▸ DIRECTION
Pick out and copy each line of the records below that contains the word "nearer". Case counts, so a line qualifies only if its capitalization matches.

--- Begin RECORDS SUPPLIED ---

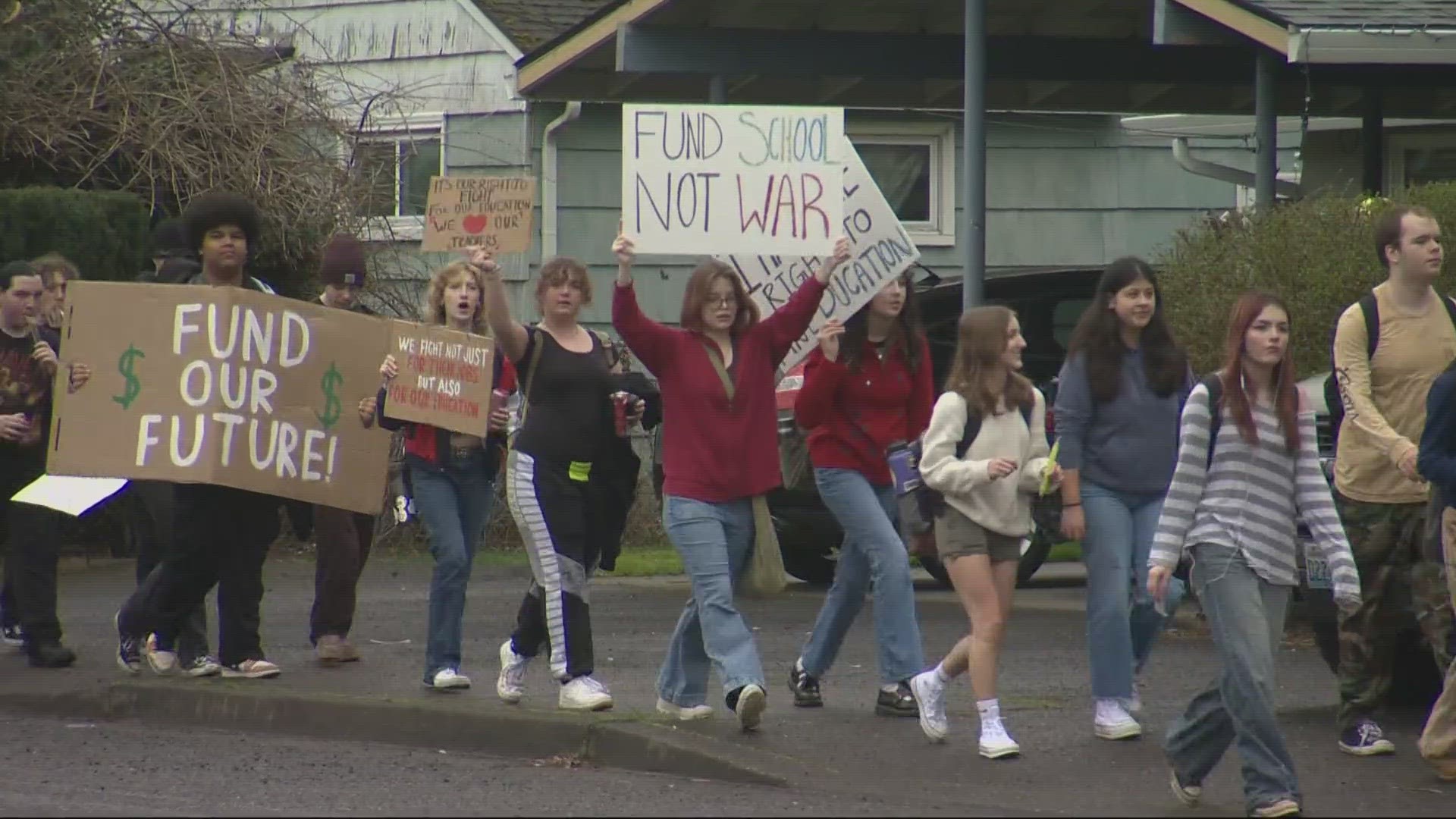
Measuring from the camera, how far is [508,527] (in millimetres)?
16297

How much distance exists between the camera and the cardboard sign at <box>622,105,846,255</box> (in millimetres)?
8648

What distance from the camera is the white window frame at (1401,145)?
20297 millimetres

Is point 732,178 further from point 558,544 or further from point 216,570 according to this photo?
point 216,570

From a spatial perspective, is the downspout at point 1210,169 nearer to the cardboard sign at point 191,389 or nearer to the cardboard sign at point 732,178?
the cardboard sign at point 732,178

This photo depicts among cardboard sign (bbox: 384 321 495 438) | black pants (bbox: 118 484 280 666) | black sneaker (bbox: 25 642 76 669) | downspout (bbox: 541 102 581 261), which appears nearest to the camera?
cardboard sign (bbox: 384 321 495 438)

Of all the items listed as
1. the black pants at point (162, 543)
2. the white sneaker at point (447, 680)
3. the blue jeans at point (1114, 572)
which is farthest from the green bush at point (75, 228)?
the blue jeans at point (1114, 572)

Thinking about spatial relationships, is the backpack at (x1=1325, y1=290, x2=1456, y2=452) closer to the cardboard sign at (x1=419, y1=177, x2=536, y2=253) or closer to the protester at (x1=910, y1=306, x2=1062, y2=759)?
the protester at (x1=910, y1=306, x2=1062, y2=759)

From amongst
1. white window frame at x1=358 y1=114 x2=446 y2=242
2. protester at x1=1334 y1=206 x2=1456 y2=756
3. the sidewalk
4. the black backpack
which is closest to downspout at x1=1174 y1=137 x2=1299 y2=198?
white window frame at x1=358 y1=114 x2=446 y2=242

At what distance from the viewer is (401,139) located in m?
17.8

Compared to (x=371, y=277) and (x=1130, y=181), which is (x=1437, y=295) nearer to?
(x=371, y=277)

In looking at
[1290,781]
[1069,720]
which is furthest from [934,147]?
[1290,781]

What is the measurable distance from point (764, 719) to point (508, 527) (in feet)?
26.4

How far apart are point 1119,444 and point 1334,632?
1.28 meters

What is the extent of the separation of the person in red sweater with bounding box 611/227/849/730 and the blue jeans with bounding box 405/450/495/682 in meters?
1.17
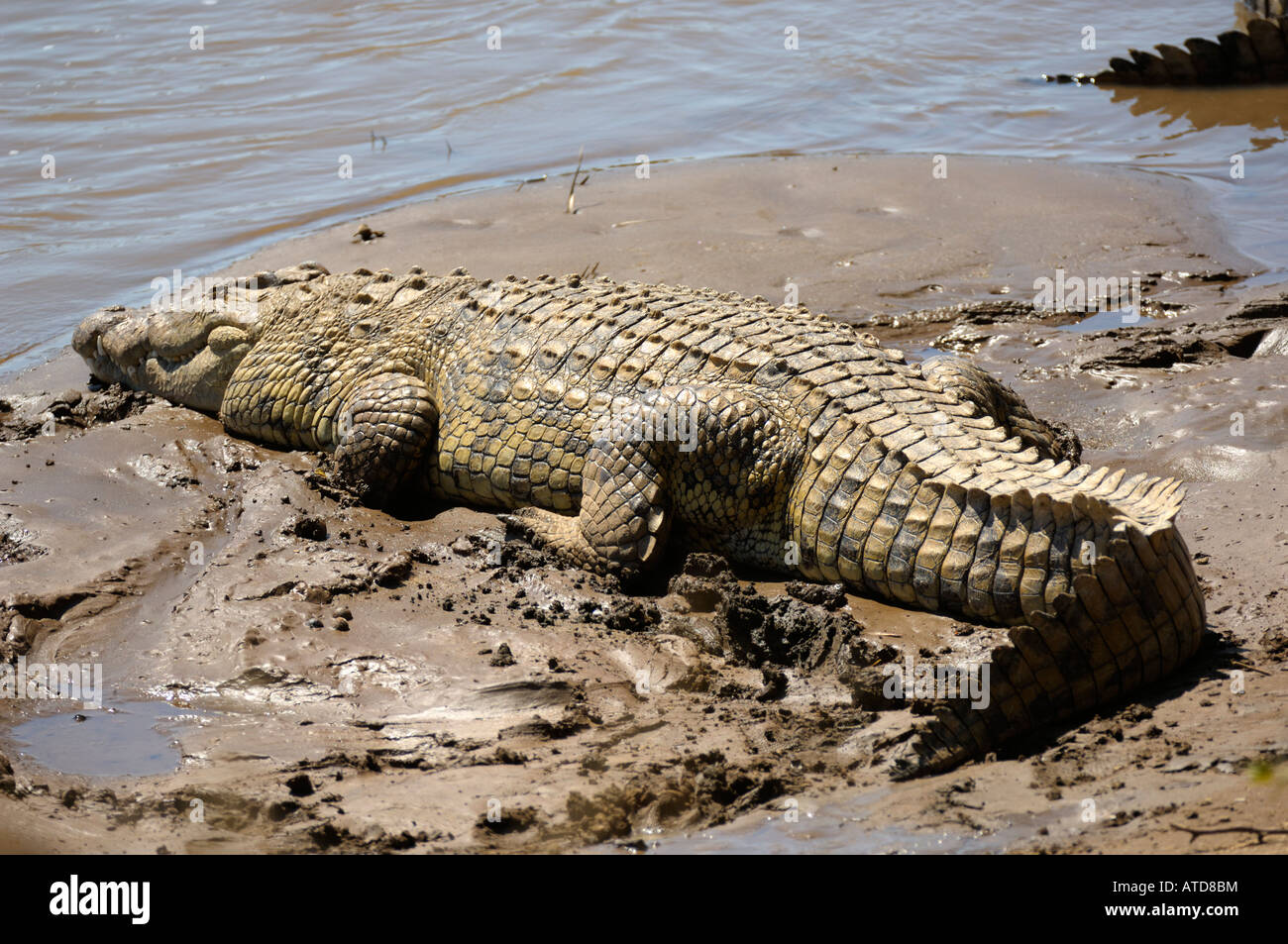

--- End RECORDS SUPPLIED ---

▸ ANSWER TO THE PROBLEM
From a spatial perspective, is the downspout at point 1210,169 nearer to the cardboard sign at point 191,389 or nearer to the cardboard sign at point 732,178?
Compared to (x=371, y=277) and (x=1130, y=181), which is (x=1437, y=295) nearer to?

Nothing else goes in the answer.